Is the bloom finally off the rose for structured settlement secondary market leader JGWPT Holdings, Inc. (JGWPT) whose subsidiaries include J.G. Wentworth (JGW) and Peachtree Settlement Funding (Peachtree)?
Despite strong sales since 2010, punctuated by the November 25, 2014 announcement that it had issued $207,501,000 of Fixed Rate Asset Backed Notes collateralized primarily by payment rights rights arising under court ordered structured settlement payment purchase contracts, JGWPT's NYSE per share price closed at $8.65 on December 12, 2014, down drastically from its 2014 high of $19.88 on March 4.
When JGWPT's Holdings IPO occurred November 8, 2013, with an initial offering price of $14.00 per share, one analyst opined the stock was worth at least $20 per share based upon JGW's "dominant franchise", access to securitization markets, low costs relative to competitors and "incalculable returns on capital", among other factors.
After JGW consolidated its 2011 merger with Peachtree, various industry experts estimated the combined combined company's structured settlement secondary market share totaled somewhere between 50% and 75%, and its share of industry profits exceeded 80%.
What happened?
Zacks Investment Research published two reports earlier this month on December 2 ("JG Wentworth - Bear of the Day") and December 9 ("What Falling Estimates & Price Mean for J.G. Wentworth").
Zacks' conclusion: "A key reason for this [downward stock price] move has been the negative trend in earnings estimate revisions. For the full year, we have seen four estimates moving down in the past 30 days, compared with no upward revision. This trend has caused the consensus estimate to trend lower, going from $1.71 a share a month ago to its current level of $1.45."
What has caused JGW's negative trend in earnings estimates?
As summarized in S2KM's 2013 annual report about the structured settlement secondary market, JGWPT faced a multitude of problems and controversies prior to 2014. New and/or expanded problems have occurred during the past 12 months - in particular:
- Brenston case law "progeny"; and
- Washington Square v. RSL.
Brenston Case Law "Progeny"
In the Brenston case, the Illinois Supreme Court in December 2013 denied Peachtree's petition for review of an Illinois Appellate Court decision which found multiple Peachtree-Brenston transfer orders, previously approved in accordance with the Illinois transfer statute, to be void ab initio because:
- Peachtree did not file all settlement documents with the transfer court.
- Peachtree concealed "by omission" the existence of anti-assignment provisions which the Appellate Court found "material".
- The conduct of Peachtree and it's attorney amounted to an "affirmative falsehood and a fraud upon the trial court".
The denial of Peachtree's petition for review has substantially reduced the secondary structured settlement market in Illinois according to industry sources. Some annuity providers reportedly have refused to waive anti-assignment provisions in Illinois cases while others evaluate them on a case-by-case basis. In addition, some annuity providers are citing Brenston to challenge transfers in other states.

- [Collected material]
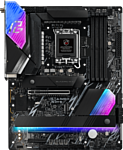 ASRock Z890 Lightning WiFi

- [Parts of the exercise]
**A.** In the JGWPT article, rewrite the passage from "Despite strong sales" up to and including "on March 4.", swapping "NYSE" for "New York Stock Exchange".
**B.** According to the JGWPT article, at what price did JGWPT's shares close on December 12, 2014?
**C.** Please write what comes next in the JGWPT article, picking up after its final sentence.

- [Results of the exercise]
**A.**
Despite strong sales since 2010, punctuated by the November 25, 2014 announcement that it had issued $207,501,000 of Fixed Rate Asset Backed Notes collateralized primarily by payment rights rights arising under court ordered structured settlement payment purchase contracts, JGWPT's New York Stock Exchange per share price closed at $8.65 on December 12, 2014, down drastically from its 2014 high of $19.88 on March 4.

**B.** $8.65 per share.

**C.**
The Brenston case was also quickly followed by Sanders v. JGWPT Holdings, a class action lawsuit, accusing JGWPT Holdings, Inc., several affiliate companies including JGW and Peachtree, and Illinois attorney Brian Mack, of violating the Illinois Consumer Fraud and Deceptive Business Practice Act (ICFA). The case has since been removed to the Federal Court in the Southern District of Illinois with that court expected to rule on various motions and petitions in February 2015.
Washington Square v. RSL
In this case, transfer company Washington Square (aka Imperial) sued transfer company RSL Funding in Texas for tortious interference with a transfer agreement that had not yet been approved in a final court order. The Court of Appeals of Texas, Fourteenth District, held:
- RSL was “justified” in interfering with Imperial’s proposed transfer agreement prior to court approval because obtaining a better price was in the seller's "best interest".
- Transfer agreements that have not received court approval are not enforceable on public policy grounds and therefore cannot justify legal actions for tortious interference with existing contracts.
As a result of this case, a strategic marketing shift appears to be occurring within the structured settlement secondary market as rival transfer companies increasingly search court records and seek to outbid other transfer companies who are awaiting court approvals. This marketing shift may provide lower discount rates for some structured settlement recipients when they sell their payment rights. The impact on the secondary market, however, will be "chaos", according to some participants, including extra "informational" demands on the judicial system responsible for administering the state protection acts.
For JGW and Peachtree, who have invested millions of dollars to build their TV and Internet brands, this strategic marketing shift promises new, much less-well financed competitors. Like pilot fish, these competitors can be expected to offer competitive bids based upon public court filings of not-yet-approved transfers proposed by JGW and Peachtree (as well as other established transfer companies) rather than based upon their own independent marketing. Assuming this occurs, the likely per case results for JGW and Peachtree will be lower success ratios and higher costs.
ADDENDUM (added December 15, 2014) - JGWPT's September 10, 2014 Form S-1/A filing with the SEC identifies multiple "Risk Factors" at least two of which could impact other structured settlement stakeholders:
-
"[T]he insolvency or downgrade of a material number of structured settlement issuers." S2KM will discuss these rating downgrades, which include Genworth, Hartford and Aviva, in a subsequent 2014 annual report about ELNY and Reliance.
- "[T]he impact of the March 2014 Consumer Financial Protection Bureau inquiry and any findings or regulations it issues as related to us, our industries, our products or in general." (emphasis added)
Change of Directions for JGWPT?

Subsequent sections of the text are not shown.